Dennis wrote the select we used, I'm almost certain of that. We (he
and I) talked about its design at the time, after a trip he made to
Berkeley about the DARPA Stuff. He had had many discussions with the
BSD work going on and wanted to couple it to the streams work to make
my graphical multiplexer work. Mpx was killing me (and killing the
kernel), but I'm nearly certain that I was using select (with our form
of pseudo-ttys) before or by very early 1982. I'm all but certain; we
gave up on mpx(2) very early.
Streams came later; Dennis's Show and Tell about them was early in 1982.
I'm not sure, but we may have booted London & Reiser's VAX port first,
but we moved to Berkeley code pretty early. We (Dennis mostly, but
others) were talking to Berkeley often. We didn't just wait for a
release; we were a part (not sure I could say now how important, but a
part) of it from early on.
-rob
On Mon, Mar 30, 2020 at 6:44 PM Paul Ruizendaal <pnr(a)planet.nl> wrote:
On 29 Mar 2020, at 23:48, Rob Pike
<robpike(a)gmail.com> wrote:
I have a dog in the fight, having joined in June 1980, but that is not
a coincidence. The period of 1980-1982 was a big one for 127 (soon
1127) as they were finally given the chance to grow, and I was one of
the lucky early hires in that burst. New blood brought in new ideas
and things happened fast.
I had not realised that the Research group expanded in 1980, but it fits.
It was also the time of the VAX; the
center's 11/780 arrived in late
1980 I think, maybe early 1981.
I did realise that bit, and it made me wonder if the ’73 burst was in part driven by the
arrival of a 11/45.
Our first experiments with graphical terminals
spanned 1980 to early 1981,
Yes, as you may remember from this list I dove into that last November - schematics,
tools & firmware.
using Greg Chesson's mux,
Chesson’s MPX files remain a puzzle piece that is somewhat difficult to fit in the
overall story, having so many aspects. It sits between Rand ports and SysIII fifo’s,
experiments with non-blocking I/O, has aspects of pseudo-terminals, etc. I have not been
able to figure out what immediate need they served, unless it was used in the first
generation Datakit software (as MPX precedes the Jerq, that cannot have been the immediate
need.)
but by late 1981 we were using Dennis's
streams (only STREAMS when
they went to USG) and the select system call, which was by then running
in a merged Berkeley/Research Unix that eventually became the Eighth
Edition.
To be honest, late 1981 sounds a bit too early for the merge. The 4.1 code was ready in
June 1981 and the ’select’ system call was first proposed in July 1981, so it is possible.

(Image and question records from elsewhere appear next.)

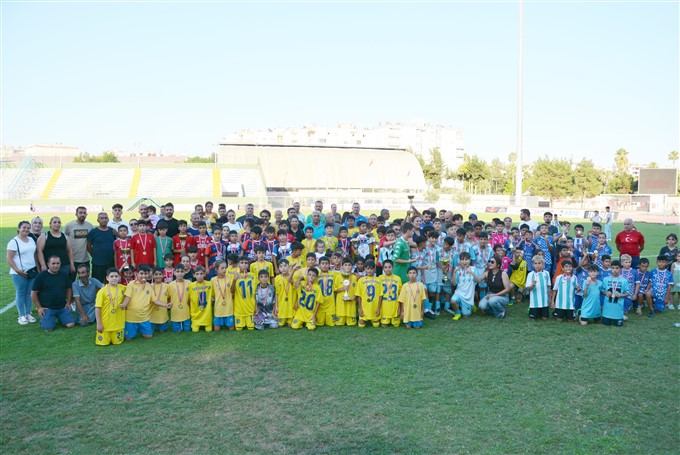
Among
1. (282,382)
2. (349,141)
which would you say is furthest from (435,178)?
(282,382)

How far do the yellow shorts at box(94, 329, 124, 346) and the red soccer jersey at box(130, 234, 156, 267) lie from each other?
161 cm

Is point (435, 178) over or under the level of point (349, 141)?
under

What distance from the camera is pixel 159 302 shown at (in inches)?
283

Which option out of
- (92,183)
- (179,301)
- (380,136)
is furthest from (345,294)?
(380,136)

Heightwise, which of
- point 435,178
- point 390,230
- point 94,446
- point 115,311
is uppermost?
point 435,178

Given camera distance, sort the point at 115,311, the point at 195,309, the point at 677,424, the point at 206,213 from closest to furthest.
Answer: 1. the point at 677,424
2. the point at 115,311
3. the point at 195,309
4. the point at 206,213

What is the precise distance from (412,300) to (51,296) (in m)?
5.34

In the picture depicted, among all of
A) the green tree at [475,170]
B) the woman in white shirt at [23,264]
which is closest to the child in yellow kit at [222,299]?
the woman in white shirt at [23,264]

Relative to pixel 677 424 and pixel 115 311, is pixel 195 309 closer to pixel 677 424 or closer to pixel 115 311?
pixel 115 311

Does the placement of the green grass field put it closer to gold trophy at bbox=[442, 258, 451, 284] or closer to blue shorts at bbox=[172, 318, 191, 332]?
blue shorts at bbox=[172, 318, 191, 332]

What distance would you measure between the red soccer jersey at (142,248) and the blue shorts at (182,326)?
1.37 metres

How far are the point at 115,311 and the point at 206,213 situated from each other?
402cm

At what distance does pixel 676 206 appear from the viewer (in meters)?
41.6

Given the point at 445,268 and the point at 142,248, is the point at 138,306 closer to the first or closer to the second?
the point at 142,248
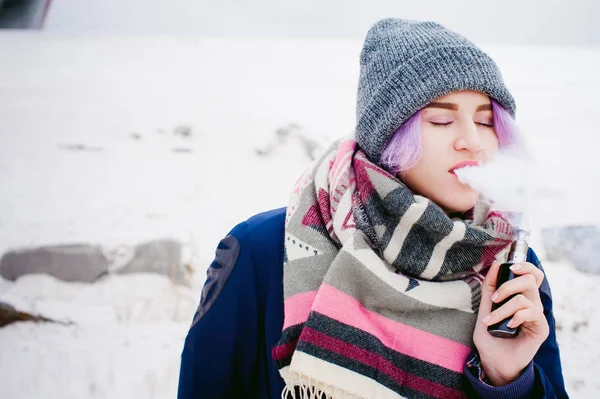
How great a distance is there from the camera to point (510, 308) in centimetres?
73

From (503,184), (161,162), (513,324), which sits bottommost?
(161,162)

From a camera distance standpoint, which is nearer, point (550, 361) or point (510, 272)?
point (510, 272)

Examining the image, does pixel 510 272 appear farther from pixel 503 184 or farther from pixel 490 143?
pixel 490 143

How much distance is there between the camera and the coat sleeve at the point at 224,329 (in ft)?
3.09

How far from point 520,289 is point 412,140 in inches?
13.5

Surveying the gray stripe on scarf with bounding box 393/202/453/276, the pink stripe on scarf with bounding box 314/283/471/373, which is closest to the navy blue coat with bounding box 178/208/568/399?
→ the pink stripe on scarf with bounding box 314/283/471/373

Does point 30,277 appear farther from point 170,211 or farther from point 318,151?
point 318,151

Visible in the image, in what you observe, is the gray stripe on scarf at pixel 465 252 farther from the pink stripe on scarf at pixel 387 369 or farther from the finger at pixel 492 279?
the pink stripe on scarf at pixel 387 369

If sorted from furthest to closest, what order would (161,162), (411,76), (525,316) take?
1. (161,162)
2. (411,76)
3. (525,316)

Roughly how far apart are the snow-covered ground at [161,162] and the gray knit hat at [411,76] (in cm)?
120

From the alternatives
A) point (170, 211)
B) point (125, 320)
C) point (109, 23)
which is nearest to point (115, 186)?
point (170, 211)

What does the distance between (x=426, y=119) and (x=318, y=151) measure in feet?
4.99

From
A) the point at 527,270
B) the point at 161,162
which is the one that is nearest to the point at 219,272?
the point at 527,270

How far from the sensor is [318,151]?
7.96 ft
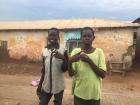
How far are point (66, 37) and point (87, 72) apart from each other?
45.0 feet

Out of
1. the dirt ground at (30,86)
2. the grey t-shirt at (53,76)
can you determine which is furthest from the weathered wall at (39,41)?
the grey t-shirt at (53,76)

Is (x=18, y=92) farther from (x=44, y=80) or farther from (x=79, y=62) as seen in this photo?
(x=79, y=62)

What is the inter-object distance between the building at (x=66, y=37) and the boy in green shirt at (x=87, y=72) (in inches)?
487

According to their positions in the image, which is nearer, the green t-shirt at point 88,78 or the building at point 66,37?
the green t-shirt at point 88,78

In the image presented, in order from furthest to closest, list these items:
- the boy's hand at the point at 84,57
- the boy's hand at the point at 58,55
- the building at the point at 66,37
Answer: the building at the point at 66,37 → the boy's hand at the point at 58,55 → the boy's hand at the point at 84,57

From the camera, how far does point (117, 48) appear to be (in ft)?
54.7

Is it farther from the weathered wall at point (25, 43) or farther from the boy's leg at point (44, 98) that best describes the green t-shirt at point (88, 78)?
the weathered wall at point (25, 43)

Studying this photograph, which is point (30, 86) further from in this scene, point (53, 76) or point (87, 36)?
point (87, 36)

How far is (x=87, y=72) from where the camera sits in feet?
13.3

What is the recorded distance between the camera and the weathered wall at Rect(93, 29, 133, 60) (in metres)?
16.4

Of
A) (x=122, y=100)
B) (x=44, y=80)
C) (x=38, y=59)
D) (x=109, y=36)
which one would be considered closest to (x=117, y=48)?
(x=109, y=36)

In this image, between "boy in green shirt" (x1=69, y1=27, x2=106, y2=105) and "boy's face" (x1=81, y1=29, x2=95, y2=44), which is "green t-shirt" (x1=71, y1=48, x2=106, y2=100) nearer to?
"boy in green shirt" (x1=69, y1=27, x2=106, y2=105)

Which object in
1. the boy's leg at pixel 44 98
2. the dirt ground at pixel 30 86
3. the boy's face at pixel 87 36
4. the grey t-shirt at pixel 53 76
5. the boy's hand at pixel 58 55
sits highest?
the boy's face at pixel 87 36

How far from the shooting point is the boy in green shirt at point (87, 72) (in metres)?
4.03
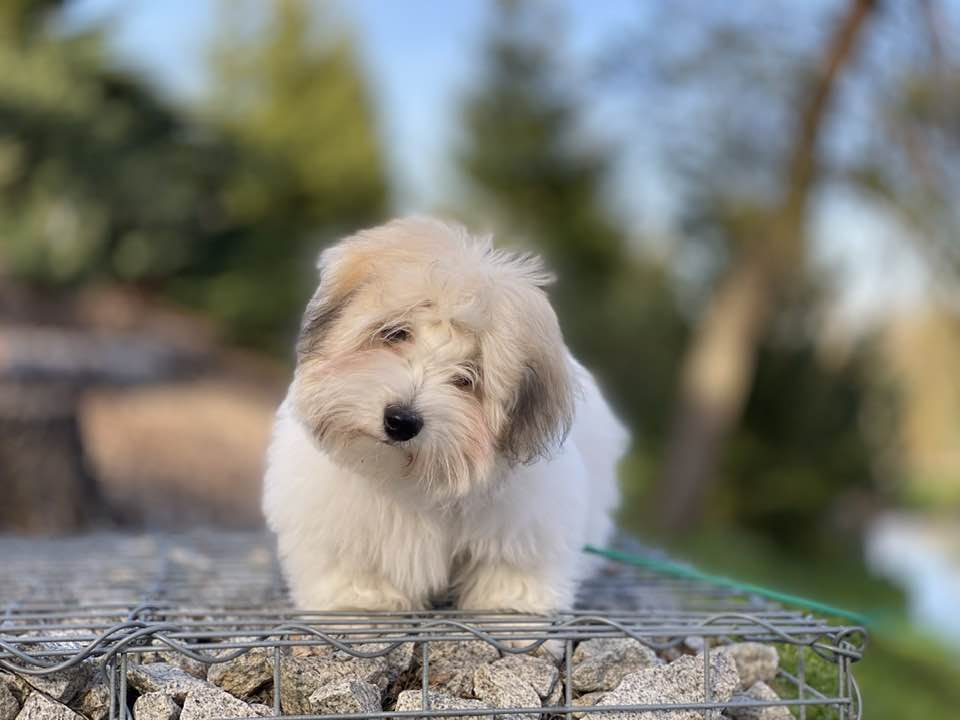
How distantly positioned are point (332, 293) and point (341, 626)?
0.81 metres

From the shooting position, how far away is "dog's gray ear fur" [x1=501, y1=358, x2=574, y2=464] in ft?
8.73

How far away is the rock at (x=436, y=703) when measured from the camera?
8.25 feet

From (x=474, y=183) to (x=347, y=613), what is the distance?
1745cm

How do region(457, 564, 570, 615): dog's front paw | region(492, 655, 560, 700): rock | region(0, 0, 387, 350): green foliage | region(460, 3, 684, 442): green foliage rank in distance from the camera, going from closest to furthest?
region(492, 655, 560, 700): rock
region(457, 564, 570, 615): dog's front paw
region(0, 0, 387, 350): green foliage
region(460, 3, 684, 442): green foliage

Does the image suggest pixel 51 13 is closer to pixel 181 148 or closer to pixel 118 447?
pixel 181 148

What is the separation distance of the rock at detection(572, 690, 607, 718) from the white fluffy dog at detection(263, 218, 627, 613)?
28cm

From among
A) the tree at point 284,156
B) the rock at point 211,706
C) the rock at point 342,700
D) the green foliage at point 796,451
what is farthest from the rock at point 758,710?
the tree at point 284,156

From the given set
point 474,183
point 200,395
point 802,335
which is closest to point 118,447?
point 200,395

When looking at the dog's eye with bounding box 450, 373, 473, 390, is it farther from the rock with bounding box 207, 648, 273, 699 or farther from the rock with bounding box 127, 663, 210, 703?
the rock with bounding box 127, 663, 210, 703

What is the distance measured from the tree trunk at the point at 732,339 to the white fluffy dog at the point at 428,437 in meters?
8.88

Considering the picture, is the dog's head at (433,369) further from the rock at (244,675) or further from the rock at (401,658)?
the rock at (244,675)

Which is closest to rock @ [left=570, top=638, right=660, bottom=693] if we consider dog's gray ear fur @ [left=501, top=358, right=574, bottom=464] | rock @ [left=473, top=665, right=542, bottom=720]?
rock @ [left=473, top=665, right=542, bottom=720]

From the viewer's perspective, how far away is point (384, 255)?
2752 millimetres

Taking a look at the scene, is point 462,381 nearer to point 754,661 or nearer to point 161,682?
point 161,682
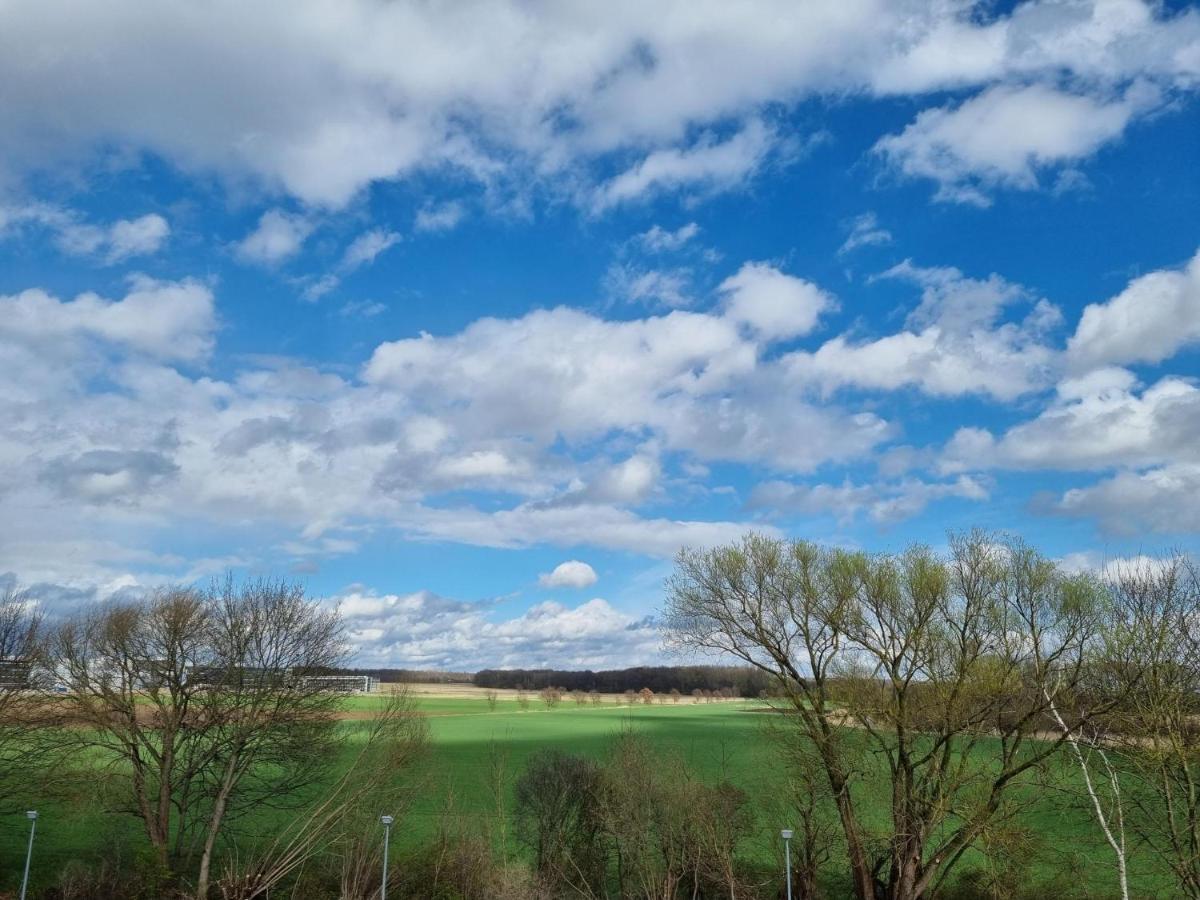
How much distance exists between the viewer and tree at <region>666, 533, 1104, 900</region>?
31.7 meters

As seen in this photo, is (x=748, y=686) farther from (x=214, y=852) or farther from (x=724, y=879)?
(x=214, y=852)

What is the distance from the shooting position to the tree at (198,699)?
117ft

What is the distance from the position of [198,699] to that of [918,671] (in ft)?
89.7

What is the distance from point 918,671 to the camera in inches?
1289

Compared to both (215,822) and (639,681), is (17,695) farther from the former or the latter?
(639,681)

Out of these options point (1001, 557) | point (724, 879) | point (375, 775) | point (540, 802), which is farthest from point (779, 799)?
point (375, 775)

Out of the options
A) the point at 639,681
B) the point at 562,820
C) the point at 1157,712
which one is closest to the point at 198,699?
the point at 562,820

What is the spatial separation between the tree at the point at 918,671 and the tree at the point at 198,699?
16759mm

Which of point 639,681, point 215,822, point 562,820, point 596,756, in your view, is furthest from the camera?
point 639,681

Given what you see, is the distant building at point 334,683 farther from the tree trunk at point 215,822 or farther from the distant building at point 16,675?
the distant building at point 16,675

However, in the BSD line ’select’ was not fully implemented until March/April 1982.
It is certainly possible, even likely, that ‘streams’ date from 1981 or earlier. Networks
don’t mesh well with TTY line disciplines and clist buffering - that pain will have become
apparent already in 1979. Maybe it was among the first things to be fixed when the VAX
arrived.
My notebooks can probably lock down a lot of this
as I was a prolific
note-taker back then, when they still made paper.
If someday you have time for this, it would be much appreciated!